The complaint further alleged that payments City of Angels made to its recruiters constituted illegal inducements, or kickbacks. This scheme violated the federal Anti-Kickback Statute, which prohibits certain types of remuneration intended to induce the referral of patients for health services paid for by the federal government.
"Performing unnecessary medical services on homeless people who are struggling to survive is particularly egregious and will not be tolerated," said Tony West, Assistant Attorney General of the Civil Division of the Department of Justice. "Companies, institutions and individuals will be held accountable for fraudulent conduct that takes money from taxpayers and undermines the integrity of the health care system."

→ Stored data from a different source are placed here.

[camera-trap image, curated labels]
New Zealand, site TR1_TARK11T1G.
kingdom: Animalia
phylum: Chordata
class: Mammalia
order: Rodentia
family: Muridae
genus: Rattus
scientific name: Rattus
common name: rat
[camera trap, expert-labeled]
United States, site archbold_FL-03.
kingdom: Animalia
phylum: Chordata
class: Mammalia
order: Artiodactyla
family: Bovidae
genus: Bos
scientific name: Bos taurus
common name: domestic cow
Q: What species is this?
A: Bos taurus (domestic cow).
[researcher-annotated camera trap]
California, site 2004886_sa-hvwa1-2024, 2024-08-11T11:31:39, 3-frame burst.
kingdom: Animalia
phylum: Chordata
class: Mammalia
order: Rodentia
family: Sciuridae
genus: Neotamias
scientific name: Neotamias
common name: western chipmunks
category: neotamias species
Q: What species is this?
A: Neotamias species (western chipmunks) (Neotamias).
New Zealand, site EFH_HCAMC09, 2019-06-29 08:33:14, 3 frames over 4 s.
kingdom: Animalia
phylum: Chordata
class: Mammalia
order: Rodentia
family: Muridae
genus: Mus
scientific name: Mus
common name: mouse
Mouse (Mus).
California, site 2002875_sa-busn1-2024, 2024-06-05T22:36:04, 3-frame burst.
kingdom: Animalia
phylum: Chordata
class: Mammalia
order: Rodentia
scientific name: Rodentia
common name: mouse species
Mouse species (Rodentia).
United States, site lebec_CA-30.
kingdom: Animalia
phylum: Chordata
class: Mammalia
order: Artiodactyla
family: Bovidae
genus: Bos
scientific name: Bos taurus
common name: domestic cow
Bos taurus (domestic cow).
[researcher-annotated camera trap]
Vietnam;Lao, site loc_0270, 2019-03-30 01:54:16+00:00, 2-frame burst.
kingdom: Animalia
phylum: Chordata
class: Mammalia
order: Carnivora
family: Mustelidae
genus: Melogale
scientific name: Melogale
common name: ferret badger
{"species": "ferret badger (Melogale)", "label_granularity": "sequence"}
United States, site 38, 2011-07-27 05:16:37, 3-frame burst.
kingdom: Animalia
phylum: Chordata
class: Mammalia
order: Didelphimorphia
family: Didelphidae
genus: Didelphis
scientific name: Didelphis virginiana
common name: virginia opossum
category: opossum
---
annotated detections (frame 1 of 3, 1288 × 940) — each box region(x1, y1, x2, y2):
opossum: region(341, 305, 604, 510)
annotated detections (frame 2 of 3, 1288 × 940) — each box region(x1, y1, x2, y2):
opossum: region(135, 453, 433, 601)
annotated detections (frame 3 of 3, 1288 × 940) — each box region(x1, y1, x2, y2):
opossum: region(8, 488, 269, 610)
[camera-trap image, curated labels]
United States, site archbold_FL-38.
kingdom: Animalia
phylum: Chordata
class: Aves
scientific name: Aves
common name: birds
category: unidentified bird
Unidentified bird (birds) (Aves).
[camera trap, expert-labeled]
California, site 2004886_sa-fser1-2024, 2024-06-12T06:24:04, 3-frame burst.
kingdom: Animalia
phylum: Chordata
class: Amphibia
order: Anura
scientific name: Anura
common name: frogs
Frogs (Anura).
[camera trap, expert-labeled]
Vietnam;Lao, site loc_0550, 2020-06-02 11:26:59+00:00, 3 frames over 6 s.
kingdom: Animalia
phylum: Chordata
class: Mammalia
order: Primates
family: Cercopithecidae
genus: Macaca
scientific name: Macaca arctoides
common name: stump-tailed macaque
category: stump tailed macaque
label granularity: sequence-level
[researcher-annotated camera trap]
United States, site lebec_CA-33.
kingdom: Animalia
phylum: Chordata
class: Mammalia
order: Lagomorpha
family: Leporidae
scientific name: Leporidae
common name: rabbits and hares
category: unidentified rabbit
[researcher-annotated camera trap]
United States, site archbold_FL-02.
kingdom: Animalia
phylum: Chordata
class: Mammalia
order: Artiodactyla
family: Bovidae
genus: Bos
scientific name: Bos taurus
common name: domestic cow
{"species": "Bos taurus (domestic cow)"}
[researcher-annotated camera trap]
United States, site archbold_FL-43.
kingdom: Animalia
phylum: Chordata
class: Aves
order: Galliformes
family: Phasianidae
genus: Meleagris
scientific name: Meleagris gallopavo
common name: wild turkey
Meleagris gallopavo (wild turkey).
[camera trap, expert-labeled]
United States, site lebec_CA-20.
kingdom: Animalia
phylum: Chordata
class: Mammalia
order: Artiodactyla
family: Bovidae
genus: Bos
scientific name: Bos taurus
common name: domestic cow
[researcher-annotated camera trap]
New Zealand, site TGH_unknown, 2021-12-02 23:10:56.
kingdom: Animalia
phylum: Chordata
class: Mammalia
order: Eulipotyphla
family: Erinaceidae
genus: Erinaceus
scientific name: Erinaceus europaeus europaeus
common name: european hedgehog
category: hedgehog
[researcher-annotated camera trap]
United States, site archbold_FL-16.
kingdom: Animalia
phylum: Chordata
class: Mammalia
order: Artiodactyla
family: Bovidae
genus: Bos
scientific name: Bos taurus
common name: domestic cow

The investigation and civil lawsuit were handled collaboratively by the Justice Department’s Civil Division, the U.S. Attorney’s Office for the Central District of California, the Attorney General’s Office of the State of California and the Office of Inspector General of the U.S. Department of Health and Human Services.
This resolution is part of the government’s emphasis on combating health care fraud. One of the most powerful tools in that effort is the False Claims Act, which the Department of Justice has used to recover more than $2.7 billion since January 2009 in cases involving fraud against federal health care programs. The Justice Department’s total recoveries in False Claims Act cases since January 2009 have topped $3.7 billion.